Data segment
↓

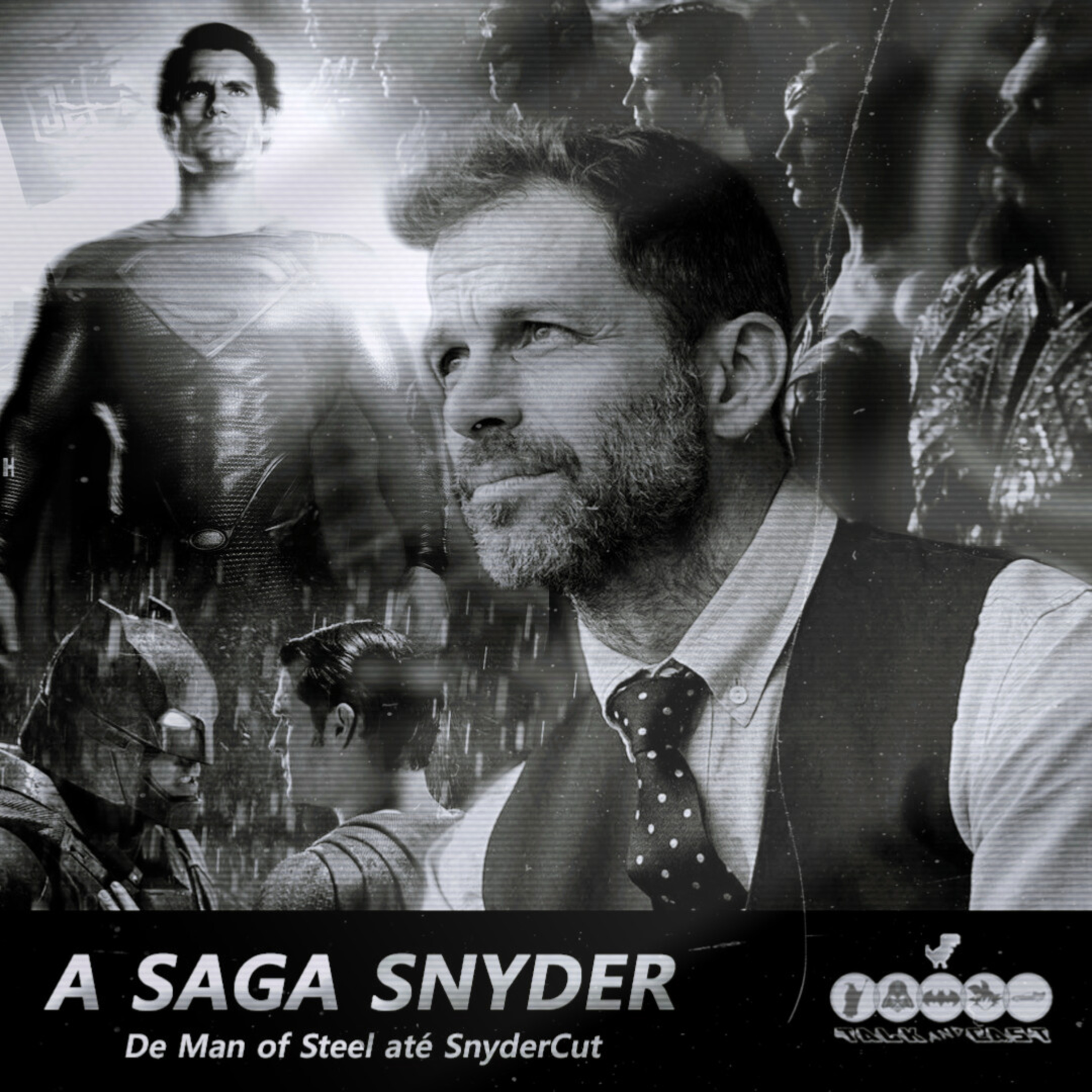 Cultura Limitada | Curiosidades, humor e diversão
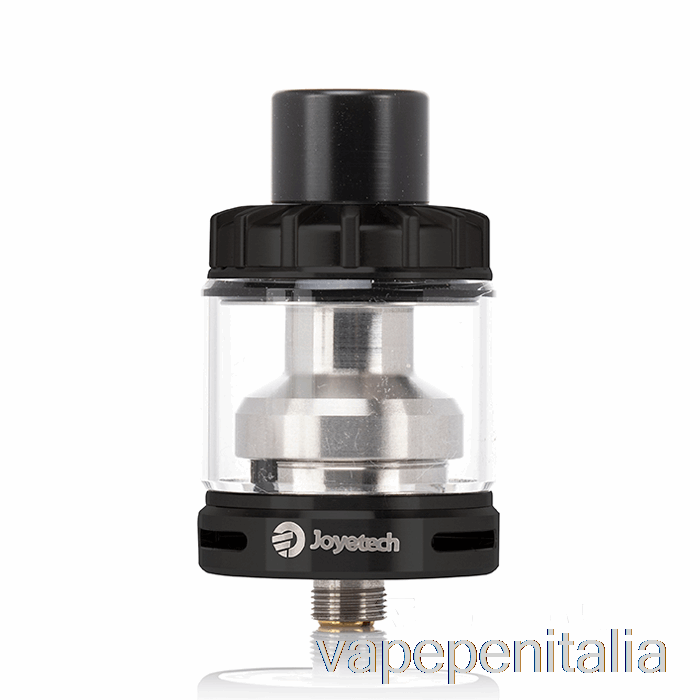 Vape Italia Joyetech Riftcore Solo 26mm Rta Nero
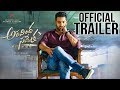 Aravindha Sametha Theatrical Trailer- Jr. NTR, Pooja Hegde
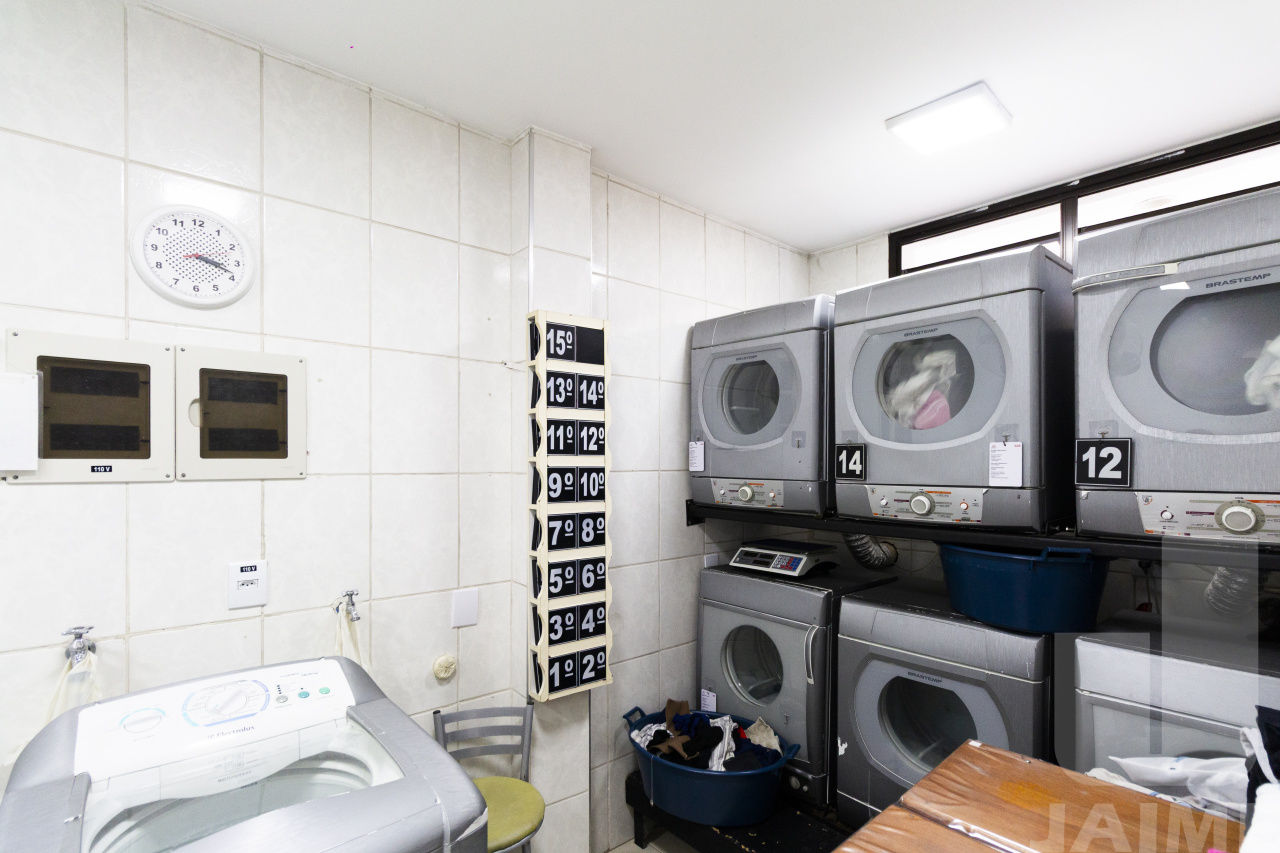 apartamento-venda-sao-paulo-perdizes-2dormitorios-1vaga-40m2-BI9106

↑

All lines from the line with "Vape Italia Joyetech" through the final line of the data, both included, are to be repeated exactly; no other lines and no pictures.

Finished task
 Vape Italia Joyetech Riftcore Solo 26mm Rta Nero
 Aravindha Sametha Theatrical Trailer- Jr. NTR, Pooja Hegde
 apartamento-venda-sao-paulo-perdizes-2dormitorios-1vaga-40m2-BI9106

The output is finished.